In the development of lupus nephritis (LN), some studies have shown that low levels of C3 in the early stages of the disease or persistent isolated low C3 levels are predictive risk factors for end-stage renal disease (ESRD). Furthermore, a decrease in complement C4 levels is an important indicator of disease recurrence in ESRD patients(33, 34).We divided LN patients into high eGFR group and low eGFR group for research analysis. In our data, the incidence of rash in the low eGFR group was much lower than in the high eGFR group. However, complement C3 and C4 levels were significantly higher in the high eGFR group, and these differences were statistically significant (P < 0.05).There is a significant correlation between the absence of rash, high levels of complement C3 and C4, and the progression of renal involvement in LN, while there is no significant correlation with SLEDAI score. In the regression analysis, the absence of rash (OR: 0.093, P < 0.001) remains associated with the progression of renal involvement in LN, while complement C3 and C4 are not statistically significant (P > 0.05), and SLEDAI score is also not statistically significant (P > 0.05). These data indicate that although the disease is not active, the condition has still progressed. In clinical practice, attention should also be paid to other exacerbating factors leading to worsening kidney damage, which contradicts the findings of Sjöwall C etal(35).However, our viewpoint has also been corroborated by some literature. Duong MD and colleagues have proposed that total cortical interstitial inflammation is a risk factor for the adverse progression of renal function in lupus nephritis(36).The existing data indicate that DENV (dengue virus) and COVID-19 (coronavirus-19) can induce and exacerbate lupus nephritis(37).In conclusion, our research findings suggest that activity is not the sole factor determining the poor progression of lupus nephritis. Attention should also be paid to drug adverse effects, non-glomerular renal diseases, infections, endocrine abnormalities, nursing factors, and other influences.

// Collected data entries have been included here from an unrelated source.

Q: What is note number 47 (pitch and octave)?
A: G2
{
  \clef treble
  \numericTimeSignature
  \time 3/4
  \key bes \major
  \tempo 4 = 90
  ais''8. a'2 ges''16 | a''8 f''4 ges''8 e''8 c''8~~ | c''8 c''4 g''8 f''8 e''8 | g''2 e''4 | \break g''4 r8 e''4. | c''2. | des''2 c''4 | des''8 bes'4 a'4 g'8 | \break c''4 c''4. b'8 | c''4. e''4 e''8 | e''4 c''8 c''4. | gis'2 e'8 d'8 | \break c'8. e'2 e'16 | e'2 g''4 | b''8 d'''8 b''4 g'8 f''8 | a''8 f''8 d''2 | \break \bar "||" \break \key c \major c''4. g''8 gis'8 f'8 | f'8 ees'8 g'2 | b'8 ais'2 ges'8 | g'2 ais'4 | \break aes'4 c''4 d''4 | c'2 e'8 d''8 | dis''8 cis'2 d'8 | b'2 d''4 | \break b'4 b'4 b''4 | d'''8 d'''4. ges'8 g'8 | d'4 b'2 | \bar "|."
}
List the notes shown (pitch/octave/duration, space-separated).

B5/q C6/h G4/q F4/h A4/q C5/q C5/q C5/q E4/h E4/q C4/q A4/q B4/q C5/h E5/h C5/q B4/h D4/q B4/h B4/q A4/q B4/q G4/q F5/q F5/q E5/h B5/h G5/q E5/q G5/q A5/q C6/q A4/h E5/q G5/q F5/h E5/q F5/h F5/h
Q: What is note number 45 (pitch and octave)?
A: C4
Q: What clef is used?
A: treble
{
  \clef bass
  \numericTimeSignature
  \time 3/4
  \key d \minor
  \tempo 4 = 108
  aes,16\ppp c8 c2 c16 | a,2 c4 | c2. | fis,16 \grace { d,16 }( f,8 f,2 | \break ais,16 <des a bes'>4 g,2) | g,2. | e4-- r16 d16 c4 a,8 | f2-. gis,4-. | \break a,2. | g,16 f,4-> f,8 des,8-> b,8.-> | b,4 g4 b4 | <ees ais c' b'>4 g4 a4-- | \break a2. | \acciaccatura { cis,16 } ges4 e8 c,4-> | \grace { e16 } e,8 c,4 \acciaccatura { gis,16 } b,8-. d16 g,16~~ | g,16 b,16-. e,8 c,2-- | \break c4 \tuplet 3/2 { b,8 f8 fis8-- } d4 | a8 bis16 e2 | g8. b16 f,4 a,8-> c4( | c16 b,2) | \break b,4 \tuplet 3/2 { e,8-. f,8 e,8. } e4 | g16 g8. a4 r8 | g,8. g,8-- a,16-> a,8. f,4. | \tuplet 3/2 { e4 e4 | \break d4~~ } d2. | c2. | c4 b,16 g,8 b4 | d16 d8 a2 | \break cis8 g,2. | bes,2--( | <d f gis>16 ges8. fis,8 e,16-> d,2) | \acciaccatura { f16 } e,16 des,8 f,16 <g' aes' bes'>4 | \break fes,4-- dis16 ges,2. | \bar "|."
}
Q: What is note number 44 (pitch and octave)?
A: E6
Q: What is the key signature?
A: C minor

The current study has some limitations. Firstly, the data are obtained through a retrospective method, with all patient medical history data coming from our internal electronic medical record system. There may be inaccuracies in data collection and recording, leading to potential information bias. Secondly, due to limitations in the clinical sample size at our hospital, although the statistical methods used in the study have provided conclusions with good accuracy, the reliability still needs further investigation. Future plans include expanding the sample size and conducting further clinical validation to enhance the accuracy of the study findings. Finally, predicting the occurrence and progression of lupus nephritis (LN) and renal function deterioration, and timely intervention strategies are of significant importance in improving patient quality of life. There may be other influencing factors that were not further explored in the study, indicating the need for more in-depth investigations in the future.
In conclusion, the absence of skin rash and low complement C3 levels are risk factors for the progression of systemic lupus erythematosus (SLE) to lupus nephritis (LN). Clinically, it is important to monitor the renal function of patients who do not develop skin rashes or have subtle rashes and persistently low complement C3 levels even after treatment. Furthermore, disease activity in LN is not the sole factor contributing to renal deterioration in LN patients, so it is crucial to identify other relevant factors that may contribute to disease progression.